(DOCUMENT TEXT):
☆ ☆ ☆ ☆ ☆

Who is outspoken? Who is willing to learn?
Find these people, and it will be easier to do more gender-aware knowledge sharing. This is what I learnt from listening to Roselinie Murota, who works in Zimbabwe for
SAFIRE, the Southern Alliance for Indigenous Resources, talking to Hannah. That's them talking on the right, and me writing it up below...
SAFIRE works on three broad themes... benefit driven natural resources management, food security and nutrition, and ICTs for development. They all link together: for example, the nutrition work focuses on ways indigenous foods can be prepared to ensure people who are HIV + get enough nutrients, and ICTs are used to help people get current market information for their produce so they can negotiate a fair price with wholesalers.
Some of SAFIRE's achievements...
Gender-aware technology choices -- the treadle machines that were used to get oil from seeds were too tiring for women to use, given all the other things they had to get done in the day, so they changed them.

☆ ☆ ☆ ☆ ☆

(DATA BLOCK):

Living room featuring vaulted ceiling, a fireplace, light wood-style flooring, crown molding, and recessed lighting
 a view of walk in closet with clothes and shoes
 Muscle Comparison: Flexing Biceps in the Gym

☆ ☆ ☆ ☆ ☆

(ASSIGNED TASK 1):
Translate into Spanish this sentence from the SAFIRE text: "Find these people, and it will be easier to do more gender-aware knowledge sharing."
(ASSIGNED TASK 2):
Reproduce word for word the part of the SAFIRE text from "Gender-aware technology choices" up to and including "they changed them.".
The lines are material separate from the SAFIRE text.

(FINAL ANSWER 1):
Encuentre a estas personas y será más fácil compartir más conocimientos con perspectiva de género.

(FINAL ANSWER 2):
Gender-aware technology choices -- the treadle machines that were used to get oil from seeds were too tiring for women to use, given all the other things they had to get done in the day, so they changed them.